Tomorrow, I’ll be flying from Toronto to Vancouver and then from Vancouver to Portland, on my merry way to the Vida Vegan Conference! I seriously can’t wait. In my typical fashion, I’ve been dealing with a lot of anxiety about this trip, but I’m sure I’ll be having too much fun to even notice it. I mean, come on – it’s Portland – only one of the most vegan friendly cities in the world! I’m looking forward to meeting the wonderful people behind many of the blogs I read each day.
Of course, before all the fun happens the traveling has to take place. If I’m going to be traveling for 9-10 hours, I want to have something exciting to look forward to (and of course I mean healthy, great-tasting food). What is it about being trapped on a plane that makes me so hungry? With just a little preparation, I’ll be feasting like a queen. A good book, music, and in-flight TV never hurts either!
This week I racked my brain to think of a new food to bring on the flights. At first, I thought of my Endurance Crackers, but then I decided they were slightly too delicate for travel. I played around with the recipe and this is what I came up with. I’m happy to say this power bread turned out exactly as I hoped. It’s bursting with chia seeds (1 tablespoon per slice!) and it also happens to be gluten and nut-free, making it friendly for many travelers. Best of all, it’s perfectly sturdy for travel.

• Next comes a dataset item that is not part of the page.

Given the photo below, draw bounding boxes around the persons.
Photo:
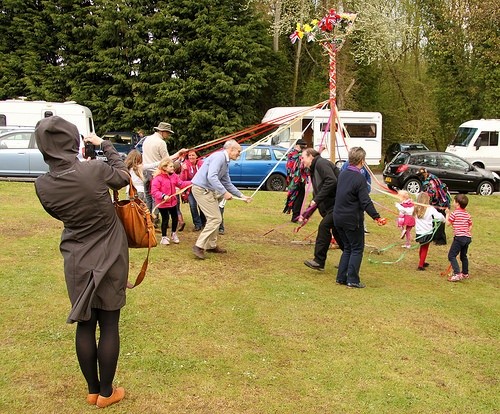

Plus, it’s only 5 minutes to prep which is a huge bonus, especially when getting ready for a flight. Just like my Endurance Crackers, you simply dump the ingredients into a bowl and stir in water. After that, I spread it into a 9-inch baking dish and baked it for 25 minutes.
Now this is some quick and easy bread – ready in 30 minutes flat! It disappears just as quickly. Try it with all kinds of toppings. I personally love hummus, avocado, and Herbamare as well as almond butter and strawberry jam.
Super Power Chia Bread
Yield
4 slices
Prep time
Cook time
Total time
Thick, hearty, and dense – this isn’t your average slice of bread! Packed with 9 grams of protein and over 7 grams of fibre per slice, this bread will keep you going for hours. Inspired by Endurance Crackers.
Ingredients
- 1/2 cup chia seeds
- 1/2 cup raw sunflower seeds*
- 1/2 cup raw pumpkin seeds
- 1/2 cup gluten-free rolled oats, ground into a flour
- 1/4 cup raw buckwheat groats, ground into a flour (or more oat flour)
- 1 tsp dried oregano
- 1 tsp sugar
- 1/2 tsp dried thyme
- 1/2 tsp fine grain sea salt
- 1/4 tsp garlic powder
- 1/4 tsp onion powder
- 1 cup water
Directions
- Preheat oven to 325°F and line a 9-inch square pan with two pieces of parchment paper, one going each way.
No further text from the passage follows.